An excerpt from a dataset
* * * * * * *
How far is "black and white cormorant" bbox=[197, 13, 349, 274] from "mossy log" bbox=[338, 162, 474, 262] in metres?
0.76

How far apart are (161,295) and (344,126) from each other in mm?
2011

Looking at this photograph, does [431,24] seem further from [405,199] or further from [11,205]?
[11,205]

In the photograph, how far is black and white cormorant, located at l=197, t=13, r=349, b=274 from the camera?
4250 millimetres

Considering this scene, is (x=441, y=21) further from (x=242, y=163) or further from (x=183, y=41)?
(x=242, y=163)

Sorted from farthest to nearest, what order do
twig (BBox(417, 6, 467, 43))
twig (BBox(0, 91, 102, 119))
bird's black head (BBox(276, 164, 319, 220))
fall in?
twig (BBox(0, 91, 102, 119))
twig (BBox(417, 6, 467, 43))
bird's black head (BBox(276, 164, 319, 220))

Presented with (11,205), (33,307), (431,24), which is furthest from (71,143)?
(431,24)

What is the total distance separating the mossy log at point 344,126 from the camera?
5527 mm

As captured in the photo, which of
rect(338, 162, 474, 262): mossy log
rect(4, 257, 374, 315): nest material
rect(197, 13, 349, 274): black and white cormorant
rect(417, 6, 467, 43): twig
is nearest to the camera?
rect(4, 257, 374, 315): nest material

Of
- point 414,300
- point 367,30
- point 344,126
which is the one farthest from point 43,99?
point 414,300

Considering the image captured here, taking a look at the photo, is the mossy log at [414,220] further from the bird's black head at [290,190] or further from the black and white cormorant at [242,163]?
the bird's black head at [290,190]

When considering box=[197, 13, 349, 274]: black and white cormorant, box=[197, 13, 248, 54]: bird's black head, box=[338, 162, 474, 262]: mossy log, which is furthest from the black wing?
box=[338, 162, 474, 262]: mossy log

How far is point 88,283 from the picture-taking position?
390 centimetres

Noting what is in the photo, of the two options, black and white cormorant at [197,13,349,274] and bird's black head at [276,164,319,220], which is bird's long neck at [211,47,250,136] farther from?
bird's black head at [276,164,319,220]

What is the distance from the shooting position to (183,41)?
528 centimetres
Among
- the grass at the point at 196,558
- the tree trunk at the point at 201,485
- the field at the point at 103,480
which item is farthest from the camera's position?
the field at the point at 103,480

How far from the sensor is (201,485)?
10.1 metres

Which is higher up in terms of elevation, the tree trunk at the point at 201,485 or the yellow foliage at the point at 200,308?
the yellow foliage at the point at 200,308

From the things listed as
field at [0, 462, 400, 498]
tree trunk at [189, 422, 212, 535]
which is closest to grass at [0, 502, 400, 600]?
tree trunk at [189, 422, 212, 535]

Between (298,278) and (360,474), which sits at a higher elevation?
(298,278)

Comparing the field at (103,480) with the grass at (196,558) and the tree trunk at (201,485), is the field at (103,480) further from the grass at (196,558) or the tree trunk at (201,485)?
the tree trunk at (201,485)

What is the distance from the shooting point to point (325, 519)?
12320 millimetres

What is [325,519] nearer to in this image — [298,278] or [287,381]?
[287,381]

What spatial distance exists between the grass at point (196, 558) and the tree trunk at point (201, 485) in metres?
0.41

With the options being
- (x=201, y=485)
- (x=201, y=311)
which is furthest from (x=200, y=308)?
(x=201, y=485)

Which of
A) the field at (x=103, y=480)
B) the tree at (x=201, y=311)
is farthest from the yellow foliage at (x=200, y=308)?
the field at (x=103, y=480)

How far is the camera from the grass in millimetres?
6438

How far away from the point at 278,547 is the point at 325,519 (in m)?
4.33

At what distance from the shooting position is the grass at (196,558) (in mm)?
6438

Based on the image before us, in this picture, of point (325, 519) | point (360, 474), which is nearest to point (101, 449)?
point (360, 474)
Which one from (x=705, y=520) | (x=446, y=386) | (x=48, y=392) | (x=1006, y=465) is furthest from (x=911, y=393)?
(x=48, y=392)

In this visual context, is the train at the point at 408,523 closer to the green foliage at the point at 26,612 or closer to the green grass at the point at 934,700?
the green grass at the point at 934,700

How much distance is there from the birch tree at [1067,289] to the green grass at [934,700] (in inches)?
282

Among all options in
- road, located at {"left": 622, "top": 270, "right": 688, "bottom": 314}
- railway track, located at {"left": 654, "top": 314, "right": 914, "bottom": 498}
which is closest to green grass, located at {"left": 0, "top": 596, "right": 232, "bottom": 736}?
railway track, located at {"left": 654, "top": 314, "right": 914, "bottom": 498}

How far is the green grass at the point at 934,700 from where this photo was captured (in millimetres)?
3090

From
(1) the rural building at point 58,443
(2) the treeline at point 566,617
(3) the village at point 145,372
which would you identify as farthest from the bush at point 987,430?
* * * * * * *
> **What to do**: Rewrite everything from the line containing "Among all options in" down to the end of the items, substituting "tree line" for "treeline" and changing nothing else.

> **Complete output**:
Among all options in
- road, located at {"left": 622, "top": 270, "right": 688, "bottom": 314}
- railway track, located at {"left": 654, "top": 314, "right": 914, "bottom": 498}
which is closest to green grass, located at {"left": 0, "top": 596, "right": 232, "bottom": 736}?
railway track, located at {"left": 654, "top": 314, "right": 914, "bottom": 498}

How far is the green grass at the point at 934,700 from where this photo was captured (in millimetres)?
3090

From
(1) the rural building at point 58,443
(2) the tree line at point 566,617
(3) the village at point 145,372
which would you identify as farthest from the bush at point 987,430?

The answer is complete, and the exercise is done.